[Stored dataset items]
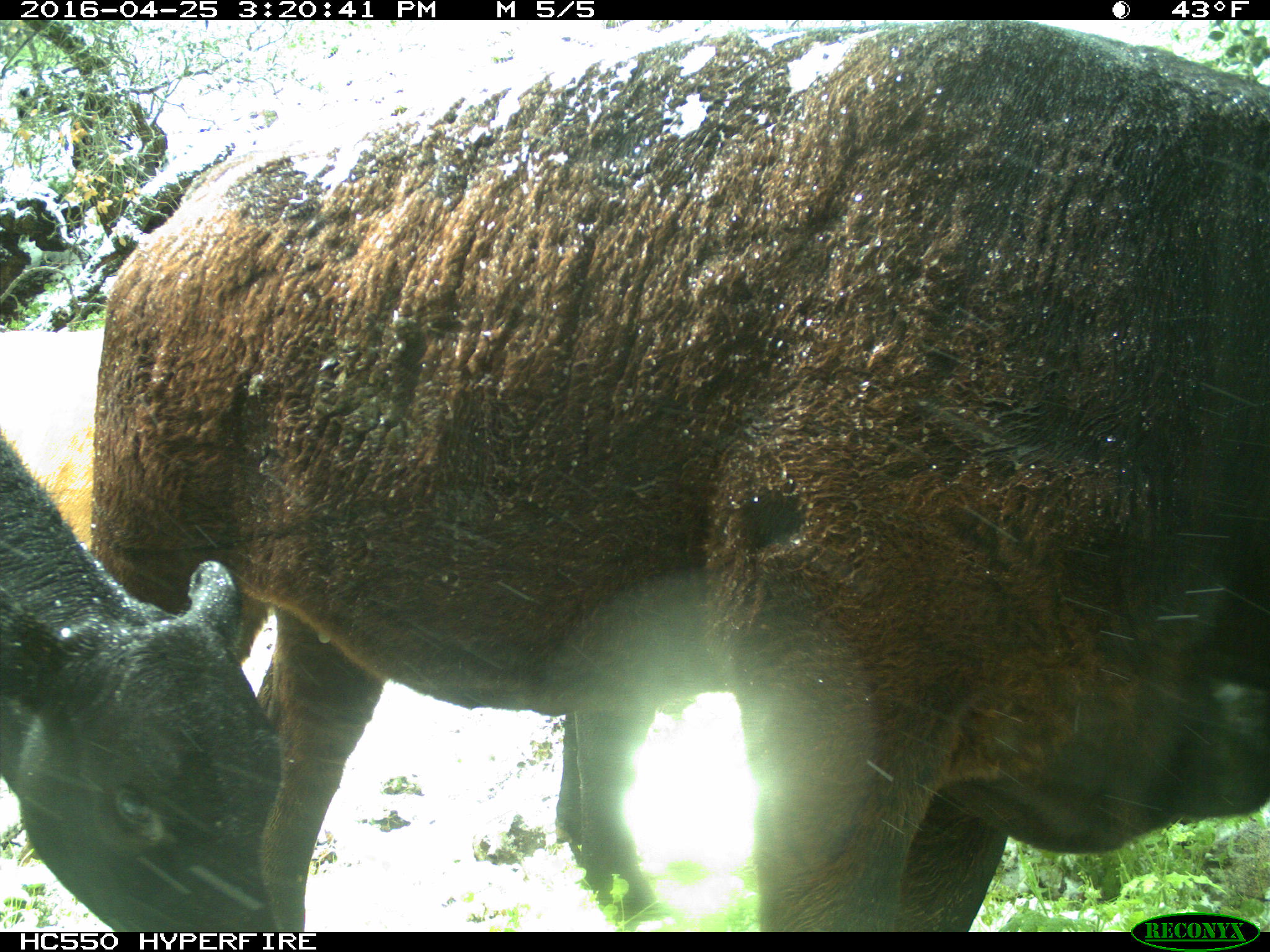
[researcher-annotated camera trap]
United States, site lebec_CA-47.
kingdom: Animalia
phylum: Chordata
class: Mammalia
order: Artiodactyla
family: Bovidae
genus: Bos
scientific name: Bos taurus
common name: domestic cow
Bos taurus (domestic cow).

**TASK TO COMPLETE:**
Exact copies of the lines from the one containing "phylum: Chordata" through the final line of the records are all the answer should hold.

**ANSWER SPACE:**
phylum: Chordata
class: Mammalia
order: Artiodactyla
family: Bovidae
genus: Bos
scientific name: Bos taurus
common name: domestic cow
Bos taurus (domestic cow).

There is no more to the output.